Our main goal was to develop a novel approach for resource management in supercomputers, to enable changing resource assignment during the application run time. We call this approach dynamic resource management, also known as malleability (i.e. adaptable, able to change or adjust). Supercomputers use job scheduler software to match petitions of applications to be executed (i.e. jobs), to the available resources on the supercomputer (i.e. the nodes, with many resources to be managed, like CPUs, GPUs, main memory, secondary storage, …). To avoid interferences, job schedulers typically do not allow that different jobs share the same node on the supercomputer, so the maximum performance can be ensured for a single job, but at the price of achieving a lower overall utilisation of the resources, if the job is not able to fully exploit all resources reserved and assigned to it.
In addition, these days, supercomputer architectures tend to have more and more resources inside a single node. If we review current trends in computer architecture, we can see that nodes are commonly composed of chips with many computing cores (e.g. up to 72 cores in Intel’s KNL), specific purpose computing units, such as GPUs or FPGAs, and a new layer of hierarchy in the memory of the system (i.e. Non-Volatile Memory). With this tendency of having more and more resources and complexity inside a single node, it gets unlikely that a single application is able to exploit all resources inside a node at the same time. This means that if we want to increase the overall utilisation of the supercomputer, which is very important due to the economic cost of the infrastructure, sharing resources between applications becomes a must, and that is where dynamic resource management makes a difference.
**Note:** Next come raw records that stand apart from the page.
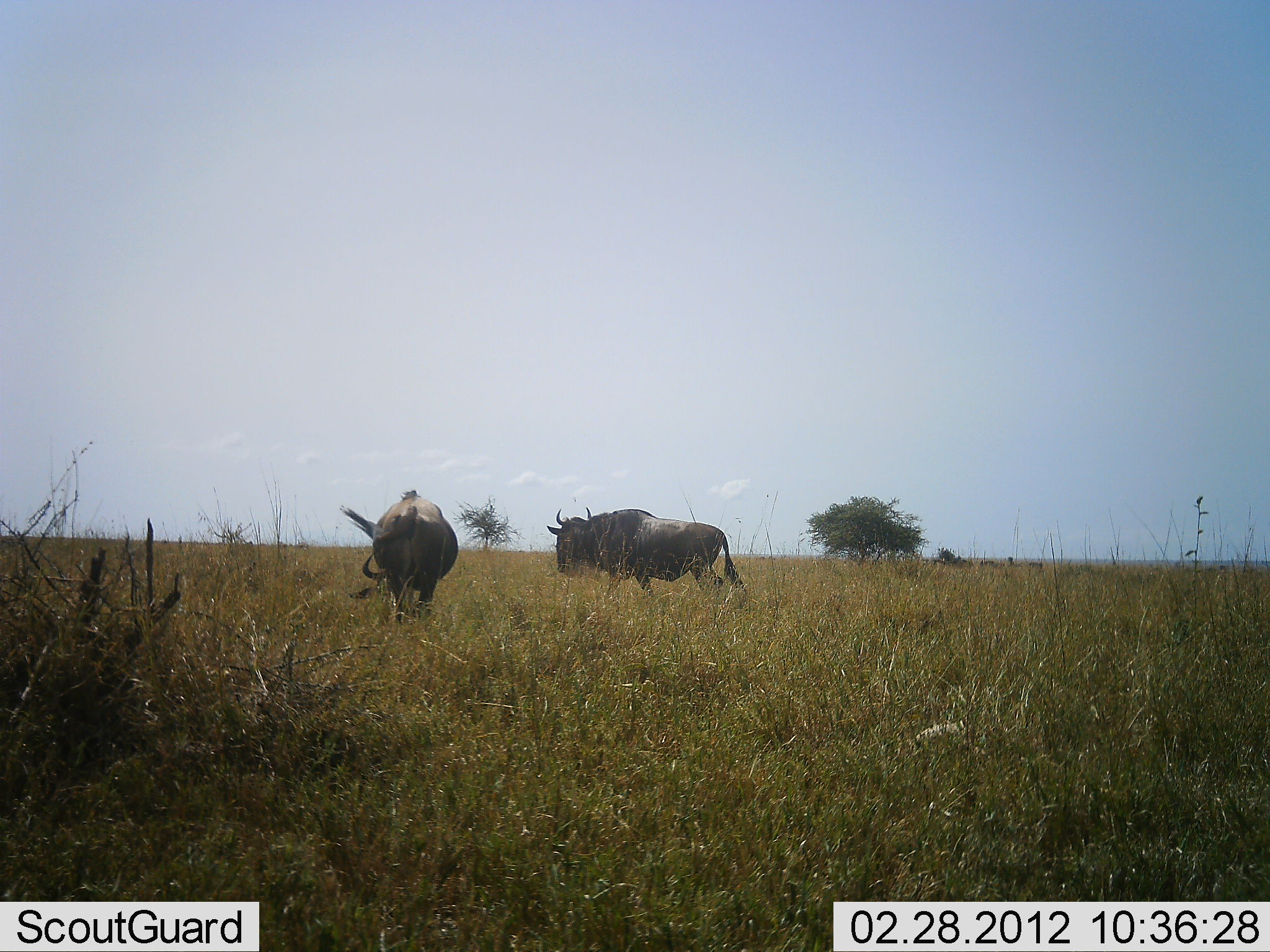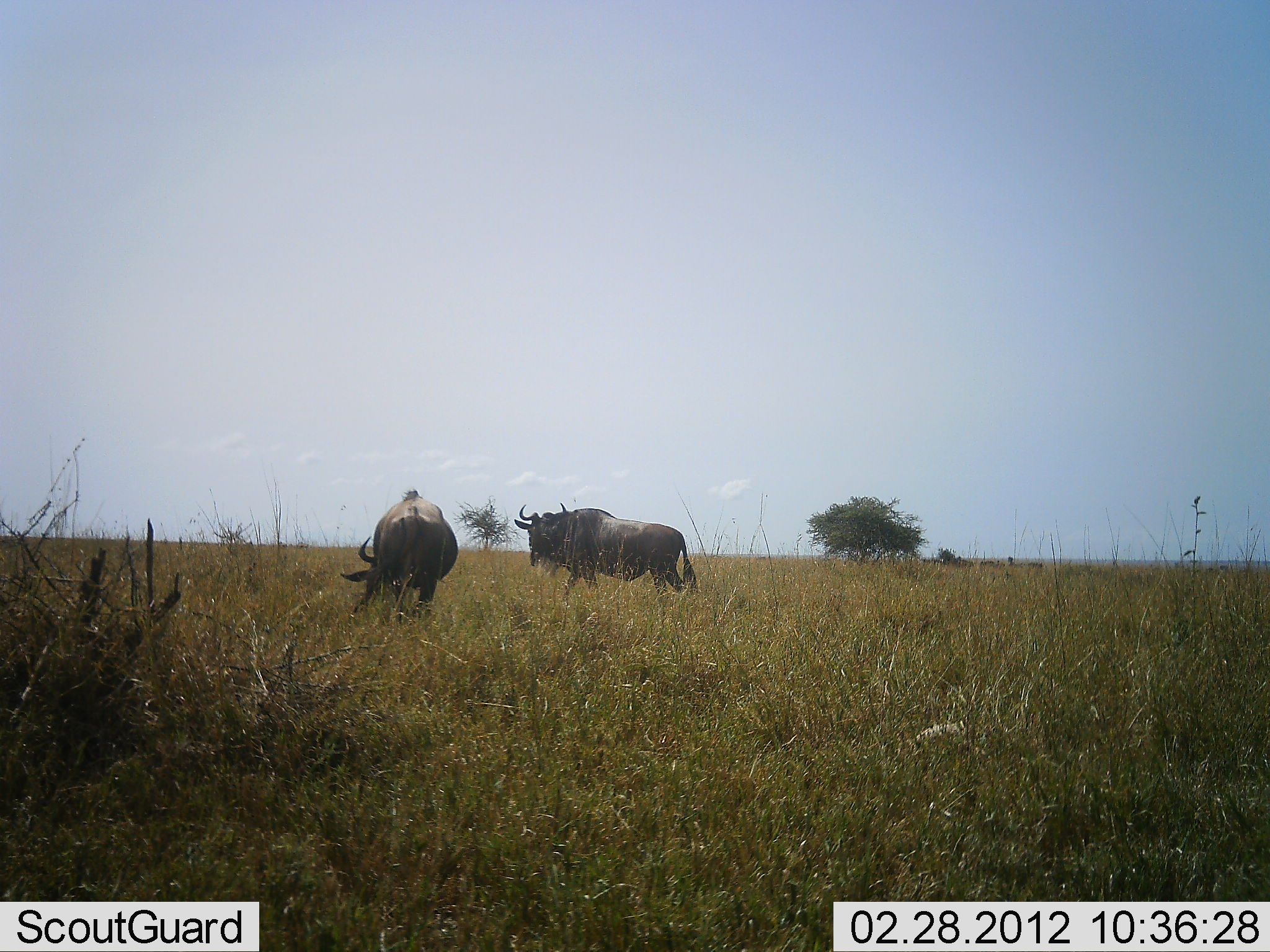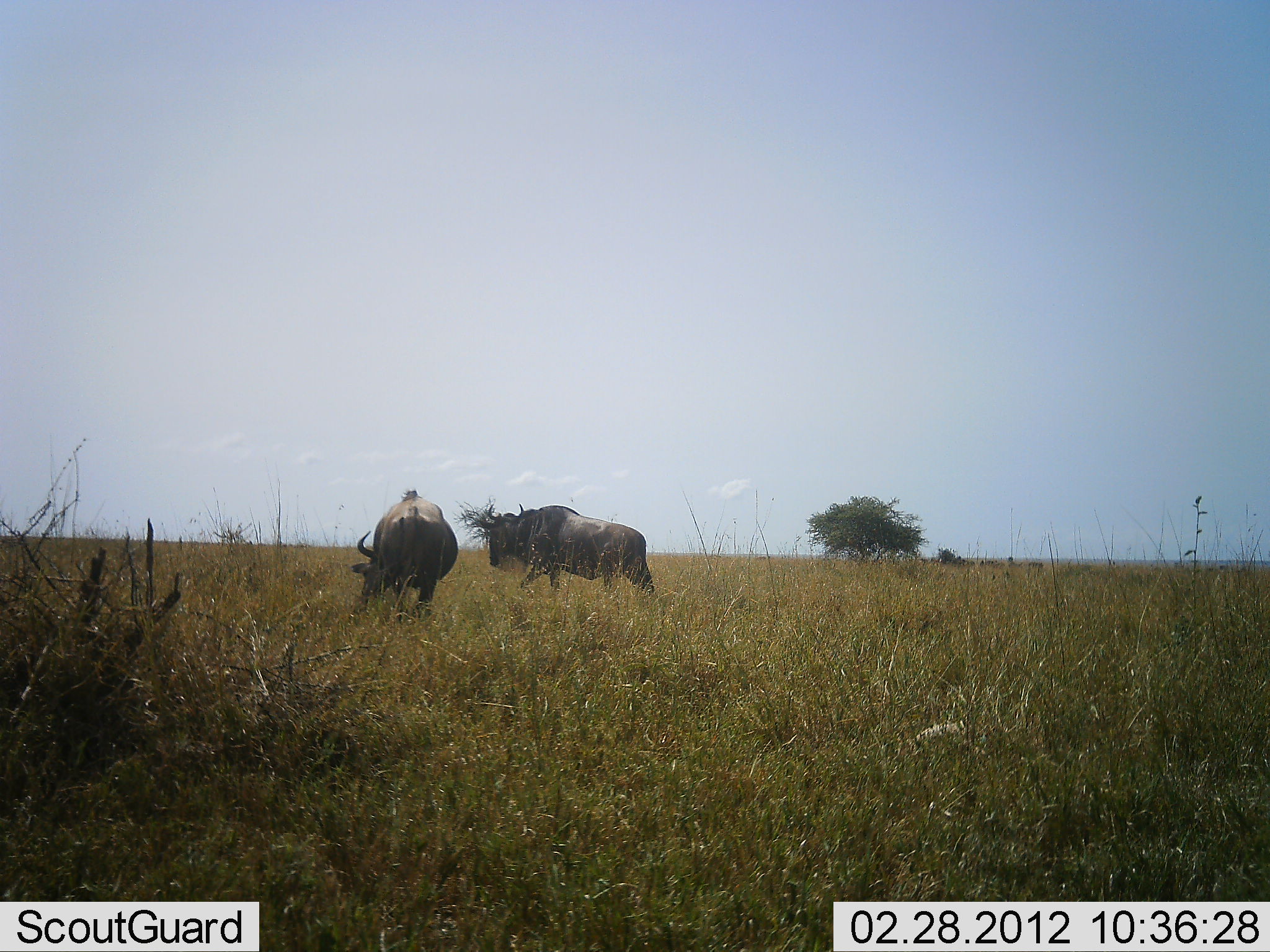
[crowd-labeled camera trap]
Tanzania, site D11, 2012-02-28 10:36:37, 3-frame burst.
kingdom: Animalia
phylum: Chordata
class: Mammalia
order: Artiodactyla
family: Bovidae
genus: Connochaetes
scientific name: Connochaetes taurinus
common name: blue wildebeest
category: wildebeest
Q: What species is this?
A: Wildebeest (blue wildebeest) (Connochaetes taurinus).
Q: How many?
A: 2.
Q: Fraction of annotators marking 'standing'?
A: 25%.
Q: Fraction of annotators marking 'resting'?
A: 0%.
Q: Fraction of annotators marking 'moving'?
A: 67%.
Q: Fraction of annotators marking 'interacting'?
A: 0%.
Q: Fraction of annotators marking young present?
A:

The dynamic resource management Key Result is composed of a set of results dealing with different topics but all working towards the same objective. In particular, the list of results we have achieved is:
- CoreNeuron with enabled malleability
- NEST with enabled malleability
- Definition of APIs for job schedulers
- Job scheduler with dynamic resource management capabilities
- Job scheduler with new scheduling policies
Our strategy has been to use two of the most important brain simulators in the HBP, i.e. CoreNeuron and NEST – The Neural Simulation Tool, as representative use cases to show what can be achieved with dynamic resource management, and as real applications to gather requirements from. Both codes have been adapted to allow them to change the number of computing cores they use at runtime. We have made them publicly available, with the intention of showing the types of adaptations that need be done to existing codes when malleability is targeted, therefore as a proof-of-concept, rather than as production-ready versions. These modified codes correspond to the components Neuron with enabled malleability and NEST with enabled malleability; the code is publicly available.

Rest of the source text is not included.